▸ **Requirements**:
1: According to the passage on the word "loosed" in Revelation, how many times does the word "to loose" occur in the Revelation?
2: Turn the records that follow the passage into a numbered list, dropping blank lines. Leave the pictures out of your answer.

These and similar passages will immediately come to mind. So in Rev. 1:, "He
loveth" is followed by "and loosed us from our sins by His blood." The A.V. reads
"washed" (lousanti), but later Greek texts read "loosed" (lusanti), which reading is
supported by the test of numerics. Adding this occurrence, the word "to loose" occurs
seven times in the Revelation. Once used of sins, twice of seals (5: 2, 5), twice of angels
(9: 14, 15), and of Satan (20: 3, 7).
To realize the meaning of this term we might look at one or two references outside the
book of Revelation, viz.:--
"For this purpose the Son of God was manifested that He might destroy the works of
the devil" (I John 3: 8).
"The elements shall melt . . . . . All these things shall be dissolved . . . . . the heavens
being on fire shall be dissolved" (II Pet. 3: 10-12).
"Having broken down the middle wall" (Eph. 2: 14).

▸ **Supplied information**:
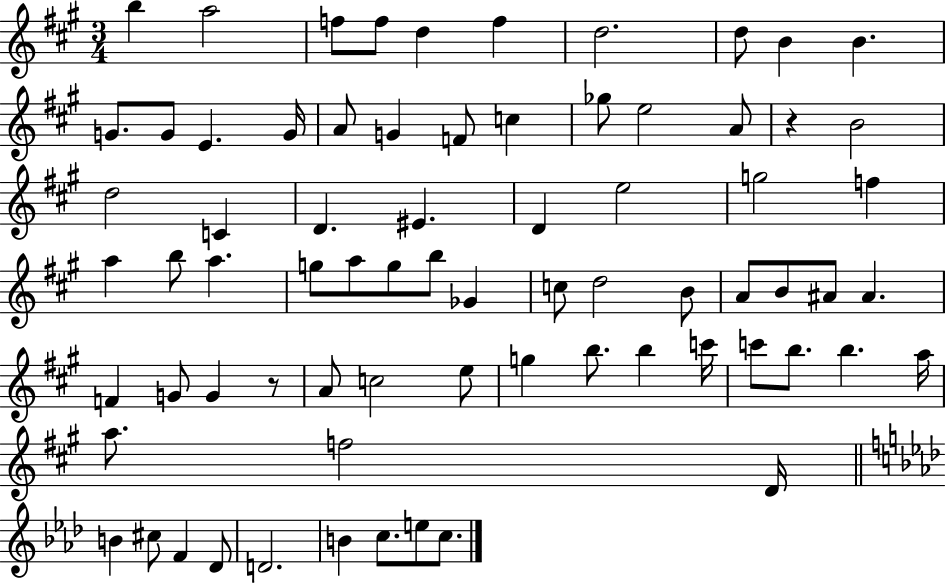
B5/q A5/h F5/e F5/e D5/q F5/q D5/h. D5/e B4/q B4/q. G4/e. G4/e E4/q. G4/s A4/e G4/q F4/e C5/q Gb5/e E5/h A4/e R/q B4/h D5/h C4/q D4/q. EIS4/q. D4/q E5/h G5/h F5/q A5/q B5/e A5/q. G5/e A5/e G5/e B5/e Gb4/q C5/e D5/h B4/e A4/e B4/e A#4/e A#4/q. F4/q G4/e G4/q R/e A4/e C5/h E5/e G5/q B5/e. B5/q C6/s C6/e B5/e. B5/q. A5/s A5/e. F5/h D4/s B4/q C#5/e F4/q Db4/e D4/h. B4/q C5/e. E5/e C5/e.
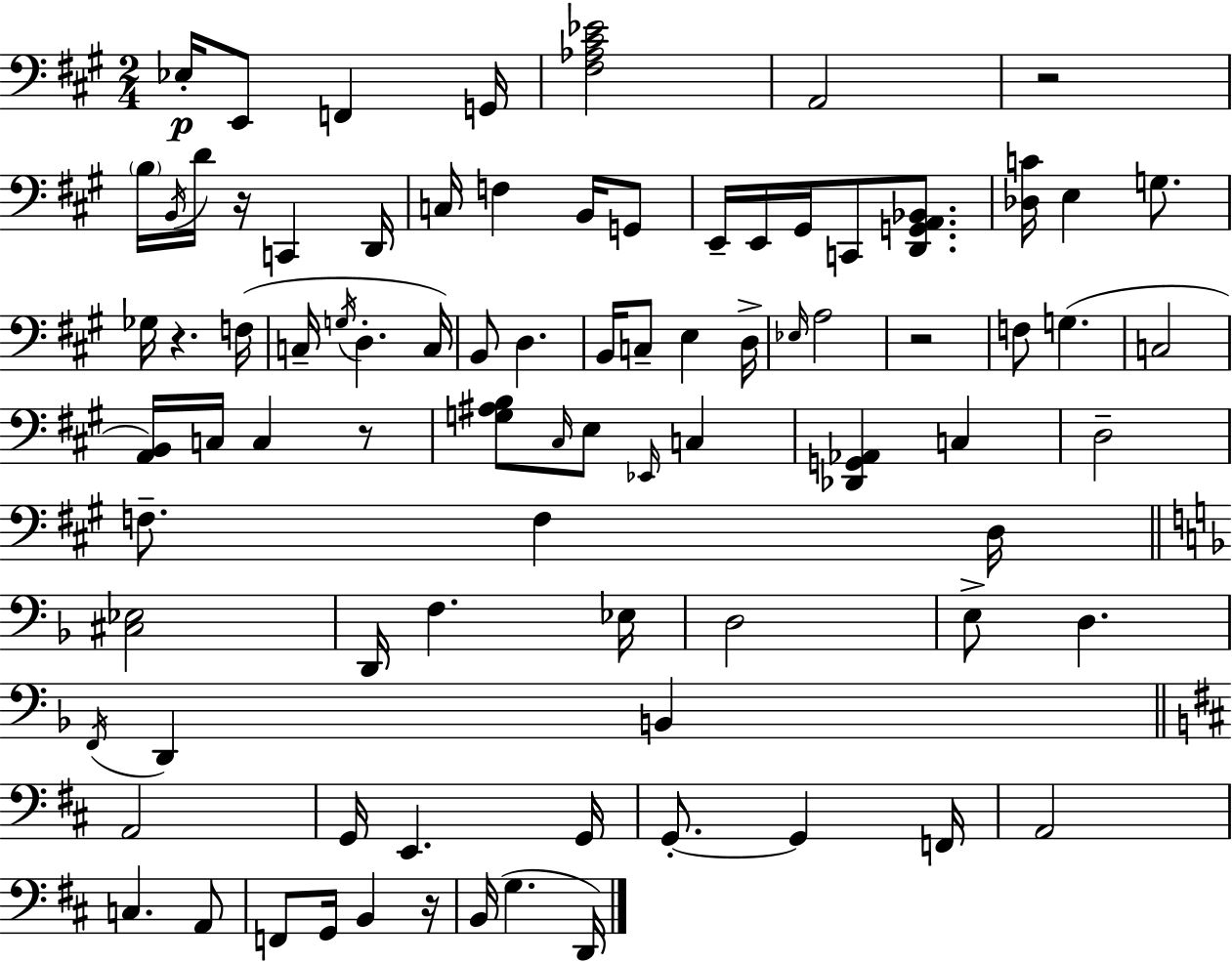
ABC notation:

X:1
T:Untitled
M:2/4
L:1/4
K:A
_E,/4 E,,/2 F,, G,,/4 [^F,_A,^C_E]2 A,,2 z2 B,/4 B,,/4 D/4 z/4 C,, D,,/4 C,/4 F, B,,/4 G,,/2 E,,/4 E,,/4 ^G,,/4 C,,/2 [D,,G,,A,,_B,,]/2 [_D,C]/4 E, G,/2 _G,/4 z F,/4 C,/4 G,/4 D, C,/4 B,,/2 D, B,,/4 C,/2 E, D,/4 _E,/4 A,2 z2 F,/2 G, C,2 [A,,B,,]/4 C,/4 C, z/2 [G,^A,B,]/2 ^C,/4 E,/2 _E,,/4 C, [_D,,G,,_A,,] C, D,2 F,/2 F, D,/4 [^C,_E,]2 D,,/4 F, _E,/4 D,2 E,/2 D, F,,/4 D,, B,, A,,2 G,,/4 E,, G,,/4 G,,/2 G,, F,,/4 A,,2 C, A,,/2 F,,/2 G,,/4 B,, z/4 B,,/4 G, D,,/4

▸ **The results**:
1: Seven times.

2:
1. B5/q A5/h F5/e F5/e D5/q F5/q D5/h. D5/e B4/q B4/q. G4/e. G4/e E4/q. G4/s A4/e G4/q F4/e C5/q Gb5/e E5/h A4/e R/q B4/h D5/h C4/q D4/q. EIS4/q. D4/q E5/h G5/h F5/q A5/q B5/e A5/q. G5/e A5/e G5/e B5/e Gb4/q C5/e D5/h B4/e A4/e B4/e A#4/e A#4/q. F4/q G4/e G4/q R/e A4/e C5/h E5/e G5/q B5/e. B5/q C6/s C6/e B5/e. B5/q. A5/s A5/e. F5/h D4/s B4/q C#5/e F4/q Db4/e D4/h. B4/q C5/e. E5/e C5/e.
2. ABC notation:
3. X:1
4. T:Untitled
5. M:2/4
6. L:1/4
7. K:A
8. _E,/4 E,,/2 F,, G,,/4 [^F,_A,^C_E]2 A,,2 z2 B,/4 B,,/4 D/4 z/4 C,, D,,/4 C,/4 F, B,,/4 G,,/2 E,,/4 E,,/4 ^G,,/4 C,,/2 [D,,G,,A,,_B,,]/2 [_D,C]/4 E, G,/2 _G,/4 z F,/4 C,/4 G,/4 D, C,/4 B,,/2 D, B,,/4 C,/2 E, D,/4 _E,/4 A,2 z2 F,/2 G, C,2 [A,,B,,]/4 C,/4 C, z/2 [G,^A,B,]/2 ^C,/4 E,/2 _E,,/4 C, [_D,,G,,_A,,] C, D,2 F,/2 F, D,/4 [^C,_E,]2 D,,/4 F, _E,/4 D,2 E,/2 D, F,,/4 D,, B,, A,,2 G,,/4 E,, G,,/4 G,,/2 G,, F,,/4 A,,2 C, A,,/2 F,,/2 G,,/4 B,, z/4 B,,/4 G, D,,/4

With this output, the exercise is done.